▶ _SELECTED TEXT_
■ ■ ■ ■ ■ ■ ■

1. Get the frequently used words in popular protest, politics, or war songs
2. Get the statistics of the data based on groups.

## Get protests songs

We will use this later for the baseline of war related words

In [None]:
#import nltk
#from string import punctuation
import operator

In [None]:
#nltk.download()

In [None]:

country_songs_data['Lyrics'] = country_songs_data.apply (lambda row: clean_lyrics(row['Lyrics']), axis=1)
hot_songs_data['Lyrics'] = hot_songs_data.apply (lambda row: clean_lyrics(row['Lyrics']), axis=1)
#hip_songs_data['Lyrics'] = hip_songs_data.apply (lambda row: clean_lyrics(row['Lyrics']), axis=1)
display(country_songs_data.head())
display(hot_songs_data.head())
#hip_songs_data.head()

In [None]:
# freq = dict()
# #print (pol_df['Lyrics'])
# for lyrics in pol_df['lyrics']:
#     lyrics = [w for w in lyrics.split()]
#     for word in lyrics:
#         if word in freq.keys():
#             freq[word] += 1
#         else:
#             freq[word] = 1

# sorted_freq = sorted(freq.items(), key=operator.itemgetter(1))
# print(sorted_freq[-40:])

## Data Analytics

- Group by year
- Group by genre

In [None]:
war_related_words = [
    'fight', 'stand', 'war', 'hate', 'president', 'propaganda', 'gun', 'death', 
    'protest', 'soldiers', 'vietnam', 'communism', 'america'
]
race_related_words = [
    'city', 'stand', 'man', 'black', 'hate', 'politics', 'gun', 'death', 'racism', 'mexico'
]
election_related_words = [
    'politics', 'president', 'propaganda', 'protest', 'america'
]
trump_related_words = [
    'trump', ' maga ', 'red hat', 'the wall', 'fascicm'
]

In [None]:
country_group_by_year = country_songs_data.groupby('year')
hot_group_by_year = hot_songs_data.groupby('year')
#hip_group_by_year = hip_songs_data.groupby('year')

In [None]:
def getYearlyValues(songs_group_by_year):
    thres = 4
    y_r_w_s = dict()
    y_rat_w_s = dict()
    y_s_w_t = dict()
    y_r_r_s = dict()
    y_rat_r_s = dict()
    y_s_r_t = dict()
    y_r_e_s = dict()
    y_rat_e_s = dict()
    y_s_e_t = dict()
    y_r_t_s = dict()
    y_rat_t_s = dict()
    y_s_t_t = dict()

    for year, group in songs_group_by_year:
        war_matrix = [[w in l for w in war_related_words] for l in group['Lyrics']]
        race_matrix = [[w in l for w in race_related_words] for l in group['Lyrics']]
        elec_matrix = [[w in l for w in election_related_words] for l in group['Lyrics']]
        war_related_sum = sum([any(m) for m in war_matrix])
        war_related_sum_t = sum([1 if sum(m) > thres else 0 for m in war_matrix])
        race_related_sum = sum([any(m) for m in race_matrix])
        race_related_sum_t = sum([1 if sum(m) > thres else 0 for m in race_matrix])

■ ■ ■ ■ ■ ■ ■

Records excerpted from a collection
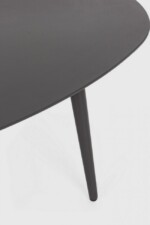 Bizzotto - TAVOLINO RIDLEY 120X75 ANTRACITE YK13 - immagine 4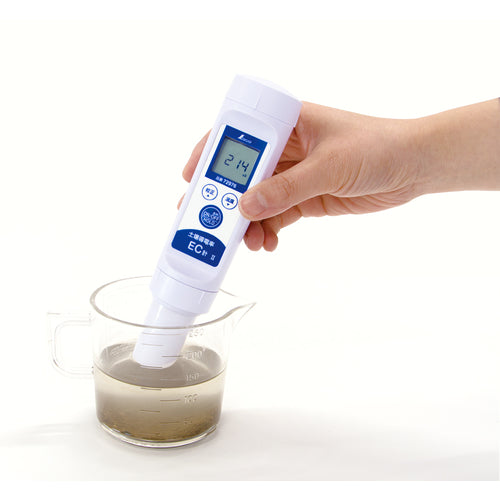 Shinwa Digital Soil Conductivity EC Meter 2 72976 1 unit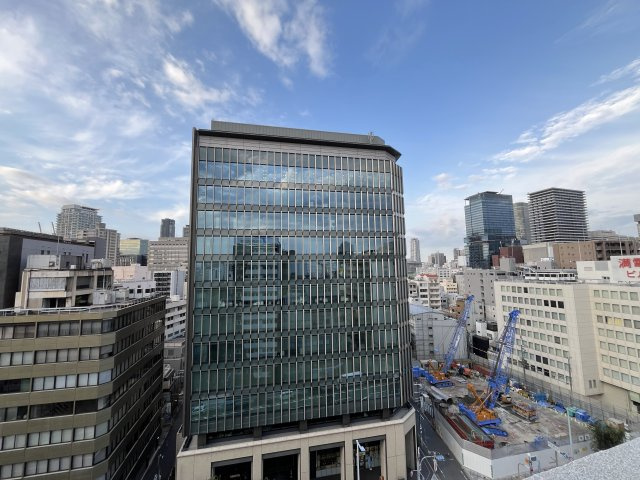 セレニテフラン梅田の展望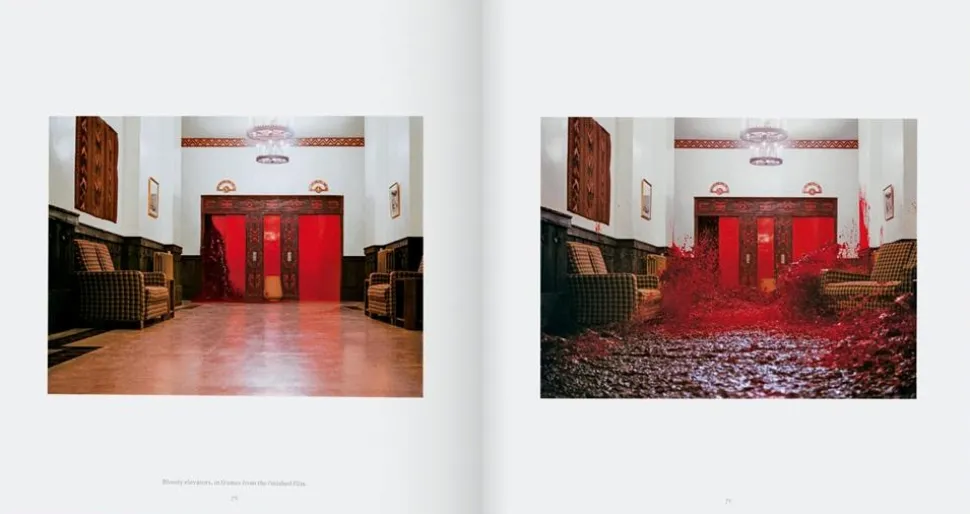 The Shining (1980) - Stanley Kubrick's The Shining by J. W. Rinzler & Lee Unkrich Hardcover Book Box Set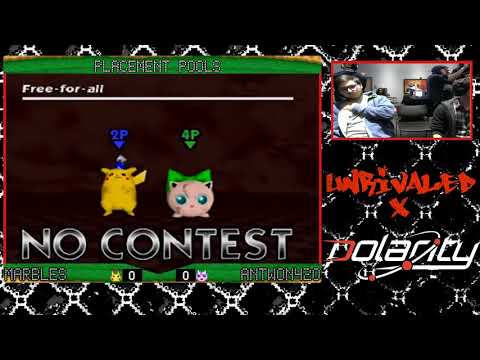 Unrivaled X - Marbles vs Antwon420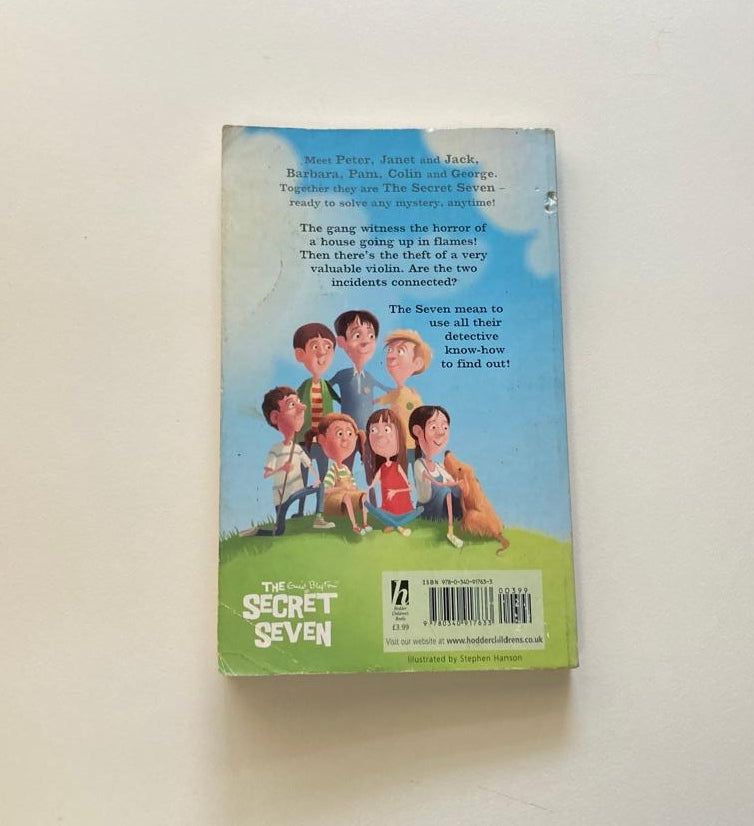Puzzle for the Secret Seven (The Secret Seven #10)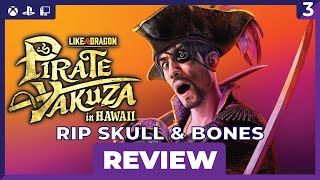 Yakuza Jumps The (Literal) Shark | Like a Dragon: Pirate Yakuza in Hawaii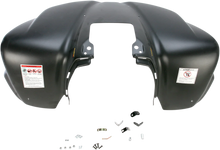 Load image into Gallery viewer, Maier Front Fender - Black - KFX700 14700-20 - Side View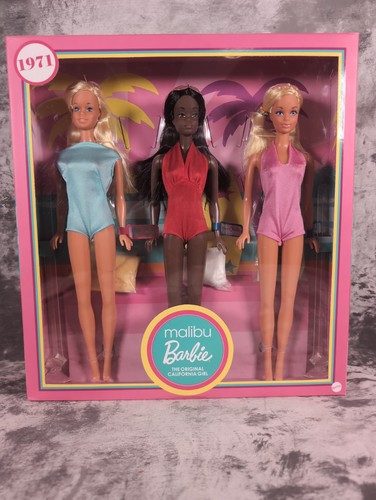 Malibu barbie christie - malibu, pj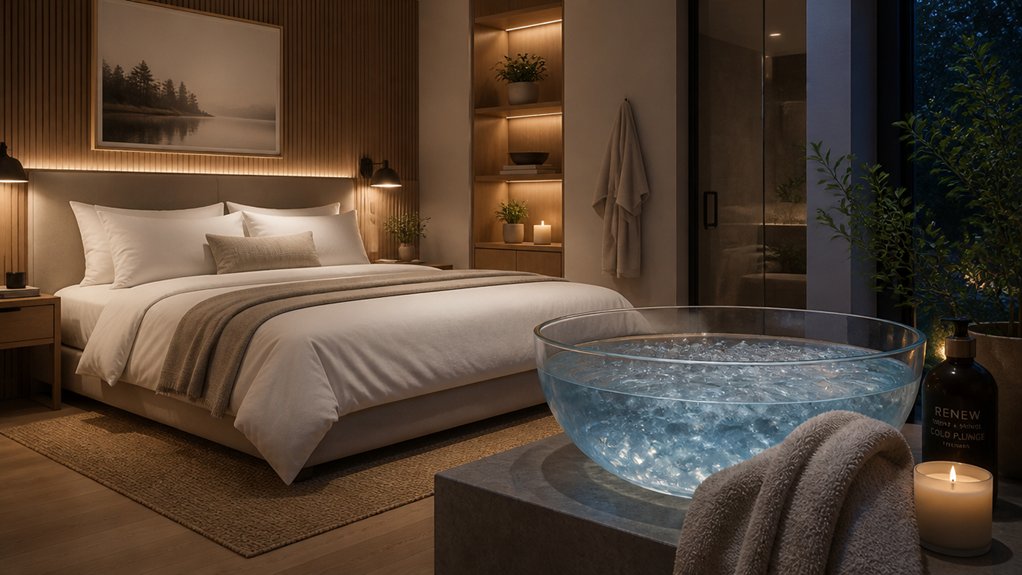 cold immersion enhances recovery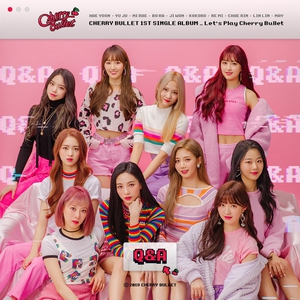 Let's Play Cherry Bullet (CDS)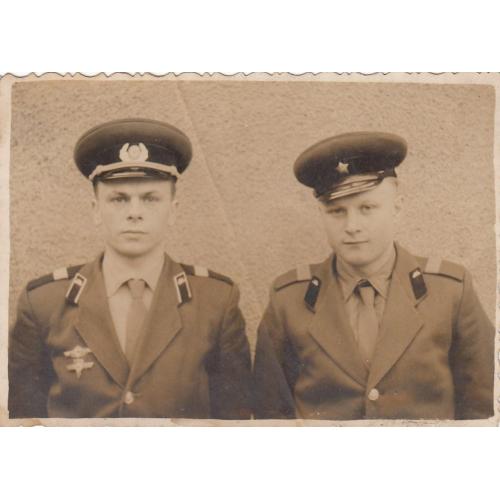 Фото. Сверхсрочники-танкисты. 1958-69 гг.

■ ■ ■ ■ ■ ■ ■

▶ _QUESTIONS TO ANSWER_
A - Answer these questions using the song lyrics notebook.
(i) What value does the function getYearlyValues assign to thres?
(ii) By which column is country_songs_data grouped to create country_group_by_year?
(iii) What two groupings are listed under the Data Analytics heading?
B - Set down the stretch of the song lyrics notebook from "y_r_r_s = dict()" through "y_s_t_t = dict()", reproducing every character without change.

▶ _ANSWERS TO THE EXERCISE_
A -
(i) 4
(ii) 'year'
(iii) Group by year and group by genre.

B -
y_r_r_s = dict()
    y_rat_r_s = dict()
    y_s_r_t = dict()
    y_r_e_s = dict()
    y_rat_e_s = dict()
    y_s_e_t = dict()
    y_r_t_s = dict()
    y_rat_t_s = dict()
    y_s_t_t = dict()